Tulisan ini berdasarkan pengalaman pribadi penulis dan penelitian yang dilakukan terhadap pendidik, peserta didik dan lembaga pendidikan.
Telah diketahui, bahwa lembaga pendidikan ada 3, yaitu pendidikan informal, formal dan non-formal. Ada beberapa kesalahan di 3 Pendidikan di atas, di antaranya
Lembaga Pendidikan In-Formal
Sebelum seorang anak masuk ke dalam lembaga pendidikan formal, mereka pasti mengenyam pendidikan di dalam keluarga terlebih dahulu, yaitu pendidikan in-formal. Ada beberapa masalah yang penulis alami dan ketahui, diantaranya
1. Kurangnya kuantitas dan kualitas ibadah orang tua, sehingga
2. Kurangnya teladan atau uswah, sehingga
3. Kurangnya pendidikan agama untuk anak, seperti mengajarkan shalat,
4. Rendahnya pendidikan orang tua, sehingga
5. Rendahnya ilmu orang tua, sehingga
6. Anak tidak diajari ilmu Islam seperti hafalan qur’an, Bahasa arab, fikih, ushul fiqh, tauhid, yang kelak akan menjadi pondasi ketika mempelajari ilmu umum
7. Kurangnya pemahaman orang tua terhadap pentingnya pengenalan anak kepada Rasulullah dan para sahabat, dan salafus salih
8. Sehingga kurangnya rasa cinta dan keinginan untuk meniru fisik maupun psikis dari Rasulullah dan Sahabat dan salafus salih
9. Akibatnya, anak mengidolakan artis dan tokoh – tokoh yang tidak membawa manfaat
10. Sehingga kurangnya public figure pada jiwa anak
11. Rendahnya ilmu orang tua mengenai pendidikan, sehingga
12. Mendidik bukan berdasarkan ilmu, tapi hanya berdasarkan insting sebagai orang yang telah melahirkan
13. Orang tua sibuk mencari nafkah, sehingga
14.Kurangnya interaksi anak dengan orang tua yang akan melakukan transfer of experience, transfer of science, transfer of sense, dll, sehingga
15. Anak mencari kenyamanan di luar
16. Kurang pahamnya orang tua terhadap psikolgi anak, sehingga
17. Mendidik dan berinteraksi dengan anak dengan semau sendiri
18. Kurang pahamnya orang tua dengan era digital,sehingga
19. Tidak peduli dengan aktivitas anak dengan gadget nya yang tersambung dengan layanan internet unlimited yang terhubung dengan berbagai aplikasi yang belum mempunyai nilai manfaat bagi anak seperti youtube, facebook, twitter, whatsapp, dll.

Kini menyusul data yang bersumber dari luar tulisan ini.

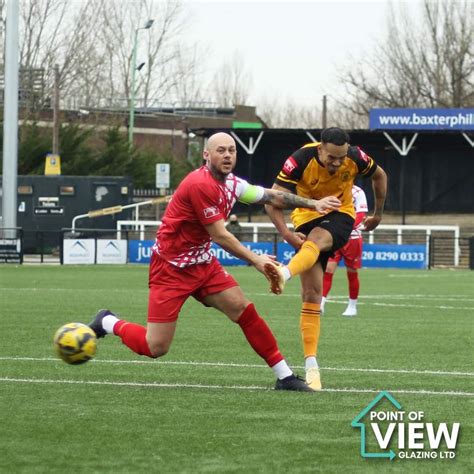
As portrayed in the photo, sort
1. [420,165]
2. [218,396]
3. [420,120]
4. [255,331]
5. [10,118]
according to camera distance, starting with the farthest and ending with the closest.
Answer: [420,165]
[420,120]
[10,118]
[255,331]
[218,396]

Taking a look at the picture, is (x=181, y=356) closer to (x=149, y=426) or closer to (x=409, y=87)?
(x=149, y=426)

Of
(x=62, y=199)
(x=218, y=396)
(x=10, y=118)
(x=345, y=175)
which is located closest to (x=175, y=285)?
(x=218, y=396)

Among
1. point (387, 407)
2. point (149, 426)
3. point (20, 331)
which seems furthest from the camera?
point (20, 331)

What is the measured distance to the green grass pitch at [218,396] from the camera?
6988 millimetres

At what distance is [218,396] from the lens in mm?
9406

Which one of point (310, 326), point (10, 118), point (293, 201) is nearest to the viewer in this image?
point (293, 201)

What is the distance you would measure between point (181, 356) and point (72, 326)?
289 cm

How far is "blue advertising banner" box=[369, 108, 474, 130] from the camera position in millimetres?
52844

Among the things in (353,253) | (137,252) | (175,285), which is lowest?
(137,252)

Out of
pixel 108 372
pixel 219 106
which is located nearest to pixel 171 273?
pixel 108 372

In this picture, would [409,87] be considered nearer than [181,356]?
No

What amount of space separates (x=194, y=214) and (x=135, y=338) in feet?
3.42

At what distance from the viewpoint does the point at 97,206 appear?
49.2m

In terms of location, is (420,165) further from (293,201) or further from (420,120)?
(293,201)
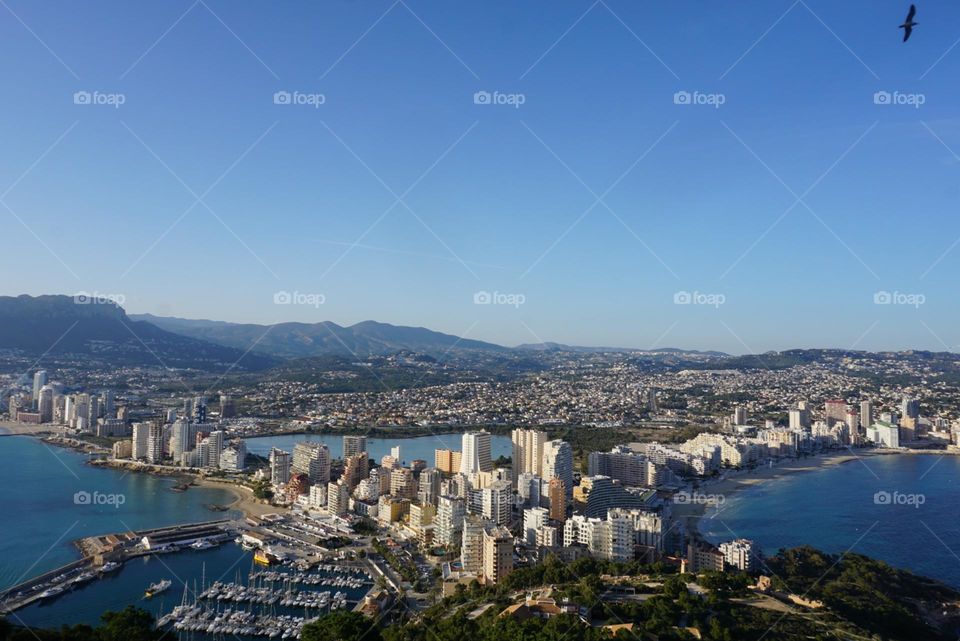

Dan game online maupun offline.
20. Biarpun orang tua sudah paham dengan era digital, akan tetapi belum paham dampak yang akan anak alami di pusaran era digital, sehingga menganggap anak akan baik – baik saja dengan gadget nya. Bahkan orang tua menganggap, pemberian gadget kepada anak adalah sebagai bentuk kasih saying, sehingga merasa berhasil dalam memberikan apa yang anak inginkan
21. Orang tua terlalu protektif atau mengekang terhadap anak, sehingga
22. Anak menjadi pribadi yang introvert atau tertutup, penakut, pesimis dan segala dampak buruk yang diakibatkan
23. Orang tua terlalu pasif, seperti memanjakan dengan menuruti segala apapun yang diinginkan, sehingga
24. Anak menjadi pribadi yang egois, tidak pernah terlatih dengan hidup kekurangan sehingga bersyukur dengan setiap keadaan. Sehingga hal ini justru menjadi boomerang bagi orang tua, ketika orang tua sudah tidak bisa memberikan apa yang anak pinta
25. Orang tua terlalu percaya kepada anak, sehingga
26. Orang tua menganggap anak selalu berbuat baik, tidak pernah salah, tidak pernah bohong, sehingga
27. Kurang diterapkannya ketegasan dan hukuman (punishment), sehingga
28. Anak merasa hidupnya bebas
29. Di lain sisi, orang tua Menganggap anak selalu salah, tidak bisa apa –apa, dan segala keburukan, sehingga
30. Selalu membandingkan dengan keberhasilan temannya, atau saudara kandungnya bukan dengan Bahasa motivasi, tapi Bahasa mencaci, karena
31. Orang tua tidak mau menghargai keberhasilan atau pun kebaikan anak walaupun sekecil apapun, sehingga
32. Tidak diterapkannya penghargaan (reward ) berupa fisik ( ex : kado, hadiah, dll), dan non – fisik ( ex : ucapan terimakasih, senyuman, pelukan, dll)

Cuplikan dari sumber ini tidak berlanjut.